“Modelmu! Sama saja kalian berdua. Sudah jangan bangunkan aku lagi. Aku mau tidur.”
“Sumonggo, Mbah Putri, hehehe,” imbuh Gareng sambil cengar-cengir.
“Jangan mudah heran, Mbah,” Gareng melanjutkan. “Di zaman yang banjir bantuan dan modal dari luar negeri ini tidak ada yang tidak mungkin. Ada anggaran yang harus diserap. Ada anggaran yang harus dikelola. Ada anggaran yang harus dihabiskan. Ketersediaan itu harus dimanfaatkan. Mungkin orang-orang yang mengelola uang ratusan juta itu sadar program-program yang diadakan tidak membawa banyak manfaat.
“Karena itu daripada uang itu habis tak berbekas, lebih baik masuk kantong sendi. Siapa tahu bisa dirupakan mobil. Siapa tahu bisa diwujudkan dalam bentuk tanah. Siapa tahu bisa diputar menjadi saham yang menguntungkan. Siapa tahu juga bisa dijadikan modal maju jadi calon Bupati atau Gubernur. Kalau diberikan kepada anda atau saya, apa hasilnya? Paling-paling habis buat makan sehari-hari.”
“Apa yang sebenarnya kau bicarakan itu, Reng, Gareng?”
“Saya ini merasa kasihan terhadap Den Dursara. Baru saja menjabat sebagai kepala penanaman modal, sudah tersandung kasus korupsi. Meski pun saya tidak mendapat bagian proyek, tetap saja saya merasa trenyuh. Jelek-jelek begini, saya juga pernah ikut proyek yang dikerjakan Den Dursara. Den Dursara hanya menjalankan perintah kang bagus Suyudana. Seharusnya kang baguse itu juga harus diperiksa. Dijadikan saksi. Dan jika perlu diusut. Sebab yang memilih Durasta, yang mengepalai perkumpulan depot dan losmen di Astino, ya kang bagus Suyudono.

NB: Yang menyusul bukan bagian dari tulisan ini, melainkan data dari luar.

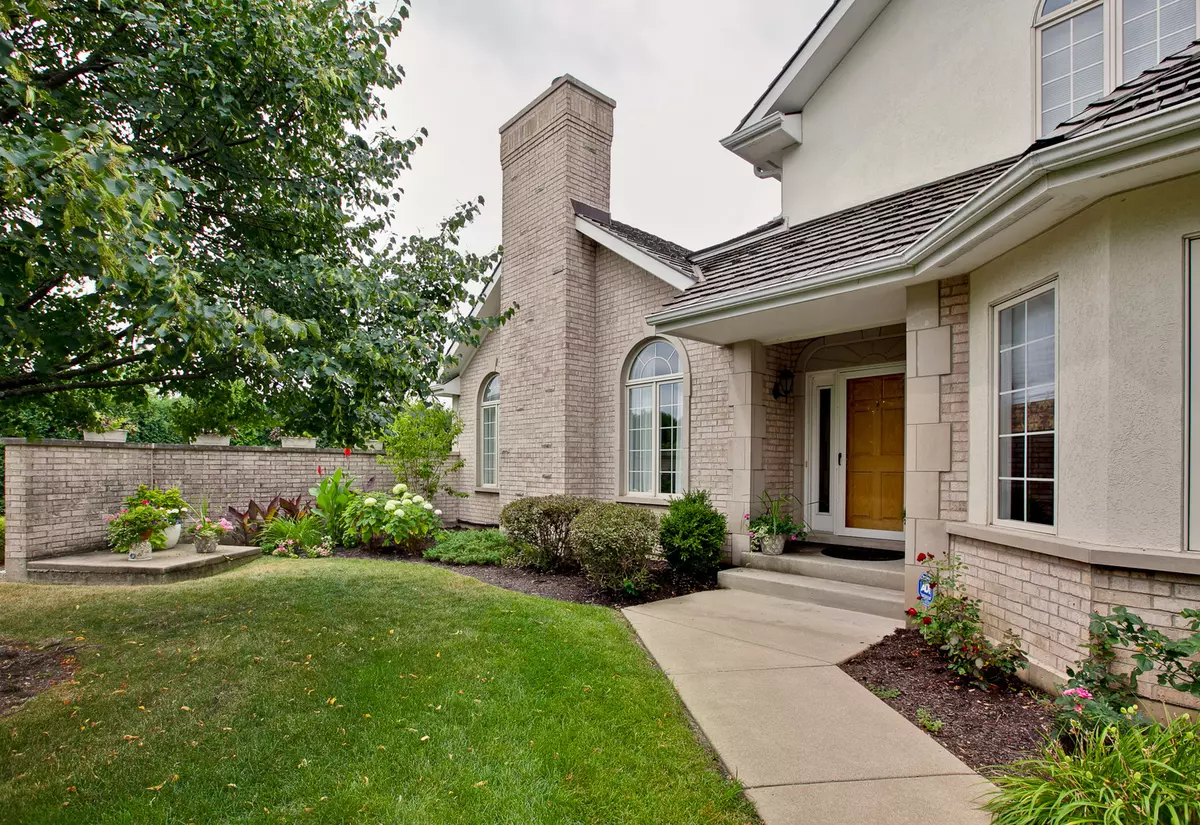 Lake Forest, IL 60045,1118 Pine Oaks CIR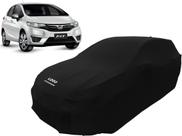 Capa De Tecido Para Proteger Carro Honda Fit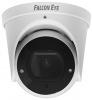 Камера видеонаблюдения IP Falcon Eye FE-IPC-DV5-40pa 2.8-12мм цв. корп.:белый
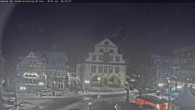 Archiv Foto Webcam Brilon Zentrum 05:00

“Tidak adil namanya jika kang bagus Suyudono tidak terciprat tlutuhnya. Belum lagi rayi tercinta rayi bagus Dursasana yang menjabat sbeagai kepala inspektorat. Seharusnya semua orang yang terlibat dimintai pertanggungjawaban.
“Konon rayi bagus Dursasana berkata kepada Den Dursara: ‘Sudah dilaksanakan saja, kalau ada masalah kan walikota ikut bertanggungjawab menyelesaikan, beliau tidak mau kegiatan ini ditunda lagi’. Tapi kata-kata ini hanya konon, lho, Mbah.”
“Terus maksud kamu Suyudono juga harus diselidiki?”
“Siapa yang berani? Eyang Bisma matanya langsung melotot jika ada yang membicarakan kang bagus Suyudono. Sepertinya sang prabu tidak boleh diganggu gugat. Eyang Bisma memutuskan, perkara ini harus berhenti sampai Den Bagus Dursara, Durasta, atau Durgandha. Jika perlu si anak kusir suryaputra, Karna, dilibatkan. Atau Durmuka, Bogadenta, Kertarmarma. Siapa saja, asal jangan Suyudono. Sebab Suyudono merupakan simbol negara Astinapura. Jika sampai simbol negara tersandung kasus korupsi, lalu pejabat-pejabat di bawahnya seperti apa? Apa kira-kira tidak mencontoh pimpinannya?”
“Sudah, Reng, Gareng, diam dulu! Kepalaku jadi pusing. Lalu Sengkuni ke mana kok tidak nampak batang keningnya?”